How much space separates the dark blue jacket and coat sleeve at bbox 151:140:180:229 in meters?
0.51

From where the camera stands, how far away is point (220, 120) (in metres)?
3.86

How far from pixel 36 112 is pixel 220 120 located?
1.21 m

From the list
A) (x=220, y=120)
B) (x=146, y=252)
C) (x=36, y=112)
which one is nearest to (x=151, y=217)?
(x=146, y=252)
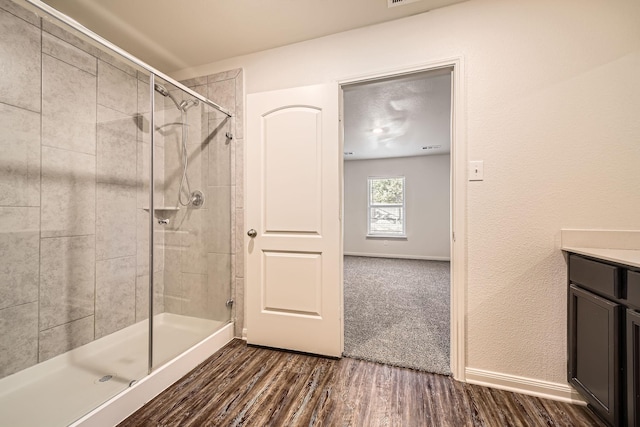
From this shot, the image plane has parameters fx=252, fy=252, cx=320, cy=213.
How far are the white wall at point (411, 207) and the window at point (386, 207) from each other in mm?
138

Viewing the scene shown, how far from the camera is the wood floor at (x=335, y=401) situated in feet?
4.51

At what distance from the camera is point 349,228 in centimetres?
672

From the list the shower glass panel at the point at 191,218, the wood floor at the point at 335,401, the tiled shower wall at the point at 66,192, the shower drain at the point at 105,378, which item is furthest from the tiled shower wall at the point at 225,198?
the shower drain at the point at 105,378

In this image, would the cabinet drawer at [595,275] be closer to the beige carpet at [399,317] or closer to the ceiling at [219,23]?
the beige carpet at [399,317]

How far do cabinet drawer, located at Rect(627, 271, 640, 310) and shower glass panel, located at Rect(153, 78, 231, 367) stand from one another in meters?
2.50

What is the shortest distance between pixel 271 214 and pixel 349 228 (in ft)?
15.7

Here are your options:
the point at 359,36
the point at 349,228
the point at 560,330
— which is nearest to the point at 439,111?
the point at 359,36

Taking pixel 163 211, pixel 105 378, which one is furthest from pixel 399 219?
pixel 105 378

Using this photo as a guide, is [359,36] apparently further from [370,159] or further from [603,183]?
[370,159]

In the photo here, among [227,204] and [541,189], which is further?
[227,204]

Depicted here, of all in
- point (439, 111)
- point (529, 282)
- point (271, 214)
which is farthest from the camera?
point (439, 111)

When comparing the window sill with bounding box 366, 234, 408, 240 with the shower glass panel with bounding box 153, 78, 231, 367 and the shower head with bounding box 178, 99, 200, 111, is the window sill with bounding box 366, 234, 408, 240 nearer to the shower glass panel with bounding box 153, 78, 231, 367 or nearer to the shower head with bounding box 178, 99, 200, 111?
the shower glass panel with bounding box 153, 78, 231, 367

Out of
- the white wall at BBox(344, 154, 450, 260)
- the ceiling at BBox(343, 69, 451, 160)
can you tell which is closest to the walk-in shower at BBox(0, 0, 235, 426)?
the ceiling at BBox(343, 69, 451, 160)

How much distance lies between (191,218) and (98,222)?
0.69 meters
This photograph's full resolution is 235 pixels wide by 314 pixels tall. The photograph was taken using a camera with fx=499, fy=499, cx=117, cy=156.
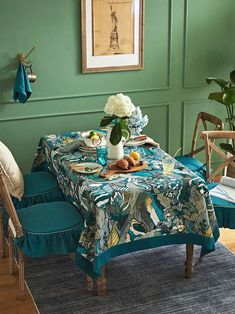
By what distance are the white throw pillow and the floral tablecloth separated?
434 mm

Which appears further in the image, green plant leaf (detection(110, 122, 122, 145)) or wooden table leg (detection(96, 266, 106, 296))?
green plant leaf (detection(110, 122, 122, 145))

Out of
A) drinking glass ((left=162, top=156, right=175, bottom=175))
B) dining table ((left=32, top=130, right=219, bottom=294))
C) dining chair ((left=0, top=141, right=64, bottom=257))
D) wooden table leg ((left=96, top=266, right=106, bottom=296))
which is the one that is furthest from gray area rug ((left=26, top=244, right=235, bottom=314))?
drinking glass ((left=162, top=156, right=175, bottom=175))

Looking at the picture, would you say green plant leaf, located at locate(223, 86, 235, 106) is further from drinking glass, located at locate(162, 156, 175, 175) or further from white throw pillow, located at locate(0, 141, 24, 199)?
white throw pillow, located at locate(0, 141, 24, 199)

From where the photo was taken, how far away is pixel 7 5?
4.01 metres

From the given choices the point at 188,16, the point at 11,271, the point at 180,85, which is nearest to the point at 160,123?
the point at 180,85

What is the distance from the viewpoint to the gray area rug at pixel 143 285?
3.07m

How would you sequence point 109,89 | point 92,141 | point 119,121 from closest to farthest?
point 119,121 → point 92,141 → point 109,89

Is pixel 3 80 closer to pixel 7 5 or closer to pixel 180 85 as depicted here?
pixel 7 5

PROBLEM REQUIREMENTS: Can you copy every entry above word for word, with the pictures left out?

EXERCISE OUTPUT:
How much space separates the dark blue jacket and coat sleeve at bbox 151:140:180:229 in meters?
0.51

From where the camera stands, how far away is point (220, 120) (in metres)?
3.86

How far from pixel 36 112 is pixel 220 120 located?
1.21 m

From the list
A) (x=220, y=120)
B) (x=146, y=252)
C) (x=36, y=112)
which one is nearest to (x=151, y=217)?
(x=146, y=252)
From this shot, the image plane has parameters fx=252, fy=252, cx=320, cy=213.
How far are the white wall at point (411, 207) and the window at point (386, 207) from each other in mm?
138

Viewing the scene shown, how far from the camera is the wood floor at (x=335, y=401) situated in feet?
4.51

At what distance from the camera is point 349,228 in centimetres?
672

From the list the shower glass panel at the point at 191,218, the wood floor at the point at 335,401, the tiled shower wall at the point at 66,192, the shower drain at the point at 105,378, which item is furthest from the tiled shower wall at the point at 225,198?
the shower drain at the point at 105,378

In this image, would the cabinet drawer at [595,275] be closer to the beige carpet at [399,317] or closer to the ceiling at [219,23]?
the beige carpet at [399,317]

How far do cabinet drawer, located at Rect(627, 271, 640, 310) and shower glass panel, located at Rect(153, 78, 231, 367) stand from one another in meters?
2.50

What is the shortest distance between pixel 271 214 and pixel 349 228 (in ft)?
15.7

Here are your options:
the point at 359,36
the point at 349,228
the point at 560,330
— which is nearest to the point at 439,111?
the point at 359,36

Taking pixel 163 211, pixel 105 378, which one is furthest from pixel 399 219?
pixel 105 378

Using this photo as a guide, is [359,36] apparently further from [370,159] or further from [603,183]?
[370,159]

In the photo here, among [227,204] and [541,189], which is further?
[227,204]

Depicted here, of all in
- point (439, 111)
- point (529, 282)
- point (271, 214)
which is farthest from the camera?
point (439, 111)

When comparing the window sill with bounding box 366, 234, 408, 240 with the shower glass panel with bounding box 153, 78, 231, 367 and the shower head with bounding box 178, 99, 200, 111, is the window sill with bounding box 366, 234, 408, 240 nearer to the shower glass panel with bounding box 153, 78, 231, 367 or nearer to the shower head with bounding box 178, 99, 200, 111?
the shower glass panel with bounding box 153, 78, 231, 367

Out of
- the white wall at BBox(344, 154, 450, 260)
- the ceiling at BBox(343, 69, 451, 160)
can you tell which is closest to the walk-in shower at BBox(0, 0, 235, 426)?
the ceiling at BBox(343, 69, 451, 160)

How much distance lies between (191,218) and (98,222)?
0.69 meters
This photograph's full resolution is 235 pixels wide by 314 pixels tall. The photograph was taken using a camera with fx=499, fy=499, cx=117, cy=156.
By what distance are the white throw pillow and the floral tablecloth separated?
434 mm

Which appears further in the image, green plant leaf (detection(110, 122, 122, 145)) or wooden table leg (detection(96, 266, 106, 296))?
green plant leaf (detection(110, 122, 122, 145))

Out of
A) drinking glass ((left=162, top=156, right=175, bottom=175))
B) dining table ((left=32, top=130, right=219, bottom=294))
C) dining chair ((left=0, top=141, right=64, bottom=257))
D) wooden table leg ((left=96, top=266, right=106, bottom=296))
which is the one that is furthest from gray area rug ((left=26, top=244, right=235, bottom=314))?
drinking glass ((left=162, top=156, right=175, bottom=175))

Looking at the picture, would you say green plant leaf, located at locate(223, 86, 235, 106) is further from drinking glass, located at locate(162, 156, 175, 175) or further from white throw pillow, located at locate(0, 141, 24, 199)?
white throw pillow, located at locate(0, 141, 24, 199)

From where the photo was taken, how far away is pixel 7 5?
4.01 metres

From the given choices the point at 188,16, the point at 11,271, the point at 180,85, which is nearest to the point at 160,123?
the point at 180,85

What is the distance from the viewpoint to the gray area rug at pixel 143 285?
3.07m

How would you sequence point 109,89 | point 92,141 | point 119,121 from closest to farthest?
point 119,121 → point 92,141 → point 109,89

Is pixel 3 80 closer to pixel 7 5 or closer to pixel 180 85 as depicted here?
pixel 7 5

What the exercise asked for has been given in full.